Apart from that, we are also likely to see laggards like IT also trying to catch up. Overall, the week ahead should remain very equity specific. It is recommended that all higher side moves be used more to protect profits at higher levels rather than continuing with a blind pursuit of the upward move. There may not be any major drawbacks on the cards, but booking profits from higher tiers cannot be ruled out.

In our analysis of the Relative Rotation Graphs®, we compared various sectors to the CNX500 (NIFTY 500 Index), which represents over 95% of the free float market capitalization of all listed stocks.



Relative Rotation (RRG) chart analysis shows that the Nifty Financials Index rolled inside the leader . It joins the Nifty Auto, Bank Nifty, FMCG and Consumption indices which are also placed in the main quadrant. We can expect these groups to continue to outperform the broader markets relatively.

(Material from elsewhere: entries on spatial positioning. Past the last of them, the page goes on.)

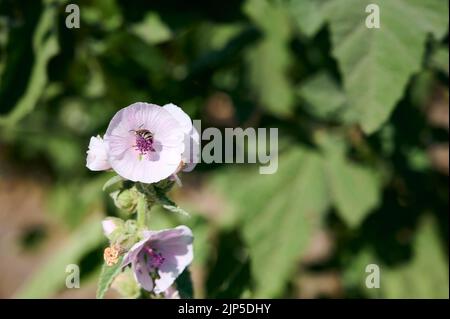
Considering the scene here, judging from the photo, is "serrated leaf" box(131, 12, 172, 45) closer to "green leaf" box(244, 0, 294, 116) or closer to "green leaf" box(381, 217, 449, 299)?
"green leaf" box(244, 0, 294, 116)

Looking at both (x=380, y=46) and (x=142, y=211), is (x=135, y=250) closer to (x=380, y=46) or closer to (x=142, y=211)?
(x=142, y=211)

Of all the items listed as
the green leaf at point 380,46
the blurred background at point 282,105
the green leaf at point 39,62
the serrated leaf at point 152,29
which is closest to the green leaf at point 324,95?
the blurred background at point 282,105

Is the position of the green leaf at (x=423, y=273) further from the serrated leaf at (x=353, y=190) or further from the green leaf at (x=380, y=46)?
the green leaf at (x=380, y=46)

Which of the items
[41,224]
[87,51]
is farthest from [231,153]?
[41,224]

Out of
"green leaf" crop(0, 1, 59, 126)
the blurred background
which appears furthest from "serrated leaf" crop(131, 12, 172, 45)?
"green leaf" crop(0, 1, 59, 126)

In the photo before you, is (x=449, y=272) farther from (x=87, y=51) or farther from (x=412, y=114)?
(x=87, y=51)
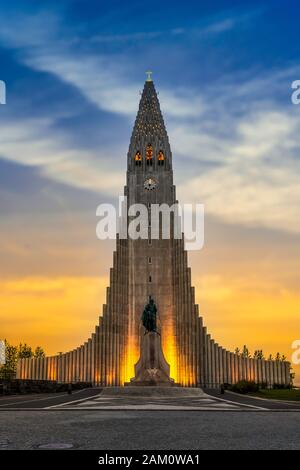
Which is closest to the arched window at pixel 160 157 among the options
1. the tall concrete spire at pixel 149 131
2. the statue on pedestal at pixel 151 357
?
the tall concrete spire at pixel 149 131

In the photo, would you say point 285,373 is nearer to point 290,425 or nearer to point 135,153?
point 135,153

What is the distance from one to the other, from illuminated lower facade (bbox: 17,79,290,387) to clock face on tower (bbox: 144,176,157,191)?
0.61m

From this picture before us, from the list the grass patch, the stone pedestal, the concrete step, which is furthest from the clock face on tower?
the grass patch

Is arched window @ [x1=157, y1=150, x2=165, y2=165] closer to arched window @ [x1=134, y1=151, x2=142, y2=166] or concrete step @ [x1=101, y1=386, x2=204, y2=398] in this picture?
arched window @ [x1=134, y1=151, x2=142, y2=166]

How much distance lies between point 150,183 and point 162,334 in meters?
22.0

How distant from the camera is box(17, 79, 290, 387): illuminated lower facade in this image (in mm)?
62969

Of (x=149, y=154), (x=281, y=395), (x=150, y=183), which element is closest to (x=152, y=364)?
(x=281, y=395)

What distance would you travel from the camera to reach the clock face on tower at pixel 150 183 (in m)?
72.3

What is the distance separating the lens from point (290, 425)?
11.2 metres

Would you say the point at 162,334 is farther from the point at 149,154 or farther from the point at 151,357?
the point at 149,154

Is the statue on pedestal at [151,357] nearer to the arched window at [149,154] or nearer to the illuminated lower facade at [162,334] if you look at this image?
the illuminated lower facade at [162,334]

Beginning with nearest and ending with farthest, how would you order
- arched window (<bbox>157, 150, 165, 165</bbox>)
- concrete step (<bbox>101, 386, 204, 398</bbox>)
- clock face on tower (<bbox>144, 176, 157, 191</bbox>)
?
concrete step (<bbox>101, 386, 204, 398</bbox>) → clock face on tower (<bbox>144, 176, 157, 191</bbox>) → arched window (<bbox>157, 150, 165, 165</bbox>)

The Nifty Infrastructure, PSE and Energy groups are heading lower in the weakened quadrant. The Midcap index while inside the lagging quadrant is seen trying to move back towards the leading quadrant.

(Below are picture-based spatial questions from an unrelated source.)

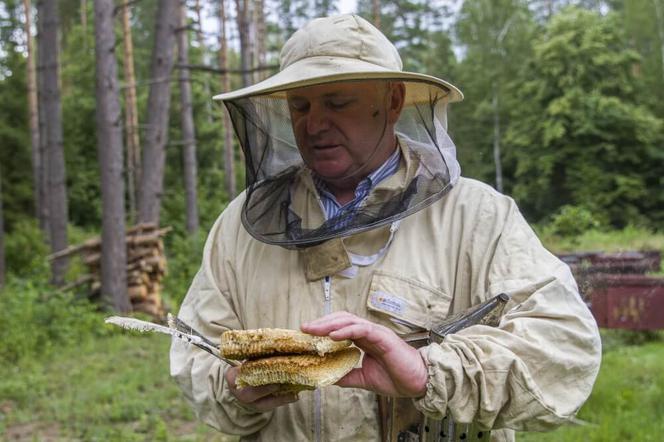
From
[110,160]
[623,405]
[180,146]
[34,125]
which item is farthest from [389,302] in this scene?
[180,146]

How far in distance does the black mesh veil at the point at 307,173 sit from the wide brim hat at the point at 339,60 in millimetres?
102

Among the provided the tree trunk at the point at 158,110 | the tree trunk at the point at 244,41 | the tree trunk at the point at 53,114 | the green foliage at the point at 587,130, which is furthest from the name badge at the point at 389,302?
the green foliage at the point at 587,130

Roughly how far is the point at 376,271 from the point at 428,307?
18 centimetres

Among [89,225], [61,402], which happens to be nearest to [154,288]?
[61,402]

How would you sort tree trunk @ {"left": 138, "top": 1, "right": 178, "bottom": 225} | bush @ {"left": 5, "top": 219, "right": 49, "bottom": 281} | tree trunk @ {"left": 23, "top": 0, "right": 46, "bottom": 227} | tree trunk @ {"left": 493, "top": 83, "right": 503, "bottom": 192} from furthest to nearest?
tree trunk @ {"left": 493, "top": 83, "right": 503, "bottom": 192}, tree trunk @ {"left": 23, "top": 0, "right": 46, "bottom": 227}, bush @ {"left": 5, "top": 219, "right": 49, "bottom": 281}, tree trunk @ {"left": 138, "top": 1, "right": 178, "bottom": 225}

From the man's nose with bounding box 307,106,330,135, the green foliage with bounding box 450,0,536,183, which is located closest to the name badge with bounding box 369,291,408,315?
the man's nose with bounding box 307,106,330,135

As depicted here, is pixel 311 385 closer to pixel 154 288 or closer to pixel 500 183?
pixel 154 288

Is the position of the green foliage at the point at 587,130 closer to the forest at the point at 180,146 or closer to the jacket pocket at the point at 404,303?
the forest at the point at 180,146

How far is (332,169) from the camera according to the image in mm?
2299

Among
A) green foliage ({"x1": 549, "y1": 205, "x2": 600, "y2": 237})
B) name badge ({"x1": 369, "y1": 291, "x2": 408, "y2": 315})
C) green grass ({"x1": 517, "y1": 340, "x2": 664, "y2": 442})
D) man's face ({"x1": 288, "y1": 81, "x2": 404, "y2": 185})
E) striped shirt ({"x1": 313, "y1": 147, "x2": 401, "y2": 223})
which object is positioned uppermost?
man's face ({"x1": 288, "y1": 81, "x2": 404, "y2": 185})

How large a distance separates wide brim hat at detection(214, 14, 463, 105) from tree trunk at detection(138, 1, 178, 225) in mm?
9832

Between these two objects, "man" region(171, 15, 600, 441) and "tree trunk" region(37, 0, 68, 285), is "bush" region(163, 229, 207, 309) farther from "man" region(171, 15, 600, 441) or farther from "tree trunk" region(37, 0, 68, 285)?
"man" region(171, 15, 600, 441)

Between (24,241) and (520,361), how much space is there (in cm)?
1854

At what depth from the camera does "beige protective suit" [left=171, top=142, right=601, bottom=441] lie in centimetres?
184
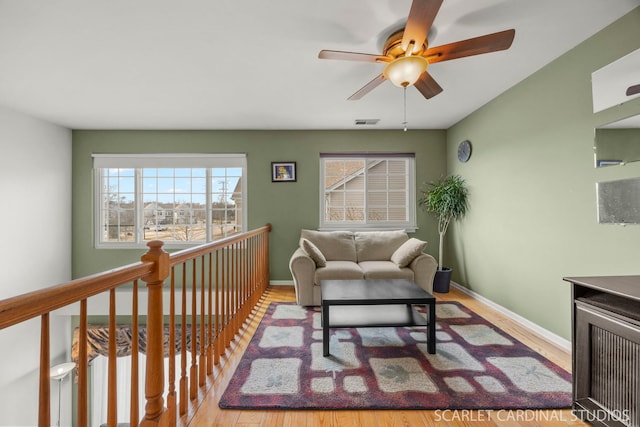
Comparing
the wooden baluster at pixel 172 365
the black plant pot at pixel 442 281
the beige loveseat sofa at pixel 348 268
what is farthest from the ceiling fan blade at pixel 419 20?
the black plant pot at pixel 442 281

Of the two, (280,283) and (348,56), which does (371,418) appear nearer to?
(348,56)

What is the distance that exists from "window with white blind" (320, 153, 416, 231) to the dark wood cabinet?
3.06 m

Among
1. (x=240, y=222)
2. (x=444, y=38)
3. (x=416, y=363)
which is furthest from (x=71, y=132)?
(x=416, y=363)

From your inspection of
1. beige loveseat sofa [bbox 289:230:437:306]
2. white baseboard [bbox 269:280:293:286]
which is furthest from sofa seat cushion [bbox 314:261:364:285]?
white baseboard [bbox 269:280:293:286]

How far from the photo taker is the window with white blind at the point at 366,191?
4.62 metres

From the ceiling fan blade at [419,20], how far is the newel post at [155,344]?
1.71 metres

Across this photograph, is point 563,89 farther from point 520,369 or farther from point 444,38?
point 520,369

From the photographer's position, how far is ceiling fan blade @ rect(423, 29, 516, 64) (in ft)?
5.49

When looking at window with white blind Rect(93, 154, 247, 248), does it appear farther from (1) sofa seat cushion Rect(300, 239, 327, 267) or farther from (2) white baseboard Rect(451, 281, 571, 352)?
(2) white baseboard Rect(451, 281, 571, 352)

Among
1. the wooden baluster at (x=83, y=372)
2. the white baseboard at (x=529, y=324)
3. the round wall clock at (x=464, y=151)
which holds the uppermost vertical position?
the round wall clock at (x=464, y=151)

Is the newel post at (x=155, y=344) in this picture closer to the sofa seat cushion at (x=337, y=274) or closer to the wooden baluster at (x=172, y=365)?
the wooden baluster at (x=172, y=365)

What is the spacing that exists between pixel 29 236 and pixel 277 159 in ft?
11.0

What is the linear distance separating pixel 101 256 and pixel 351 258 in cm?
378

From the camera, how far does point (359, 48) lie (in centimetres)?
229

The Nifty Commodities and Metal indices continue to languish inside the lagging quadrant. Media and IT indices are also in the lagging quadrant, but are seen struggling to improve their relative momentum against the broader markets.

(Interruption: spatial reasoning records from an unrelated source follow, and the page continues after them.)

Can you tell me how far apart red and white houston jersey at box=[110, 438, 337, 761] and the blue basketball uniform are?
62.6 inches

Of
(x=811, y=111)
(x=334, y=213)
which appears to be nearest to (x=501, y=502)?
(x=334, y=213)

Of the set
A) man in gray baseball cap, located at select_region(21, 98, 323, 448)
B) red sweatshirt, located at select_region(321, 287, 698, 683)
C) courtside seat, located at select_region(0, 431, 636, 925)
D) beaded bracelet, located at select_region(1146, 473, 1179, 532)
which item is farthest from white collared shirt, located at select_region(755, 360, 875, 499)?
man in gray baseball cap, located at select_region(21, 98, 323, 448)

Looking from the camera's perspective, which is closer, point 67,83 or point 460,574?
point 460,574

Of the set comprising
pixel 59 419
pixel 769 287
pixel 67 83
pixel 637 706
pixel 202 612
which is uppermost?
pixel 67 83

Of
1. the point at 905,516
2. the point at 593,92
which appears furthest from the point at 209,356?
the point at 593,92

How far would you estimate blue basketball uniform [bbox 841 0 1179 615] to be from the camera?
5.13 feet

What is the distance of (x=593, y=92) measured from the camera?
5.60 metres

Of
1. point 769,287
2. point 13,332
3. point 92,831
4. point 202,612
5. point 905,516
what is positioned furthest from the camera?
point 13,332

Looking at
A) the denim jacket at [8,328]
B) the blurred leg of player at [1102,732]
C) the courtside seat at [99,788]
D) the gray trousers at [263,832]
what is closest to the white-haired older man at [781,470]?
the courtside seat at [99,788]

This can lead to a specific outperformance of stocks in these pockets. The Nifty Realty Index is seen to be rotating firmly while placed inside the improvement quadrant. The Nifty Services Index also rolled inside the improving quadrant, hinting at the potential end of its underperformance phase against the broader markets.

Important note: RRGTM charts show the relative strength and momentum of a group of stocks. In the chart above, they show relative performance against the NIFTY500 index (broader markets) and should not be used directly as buy or sell signals.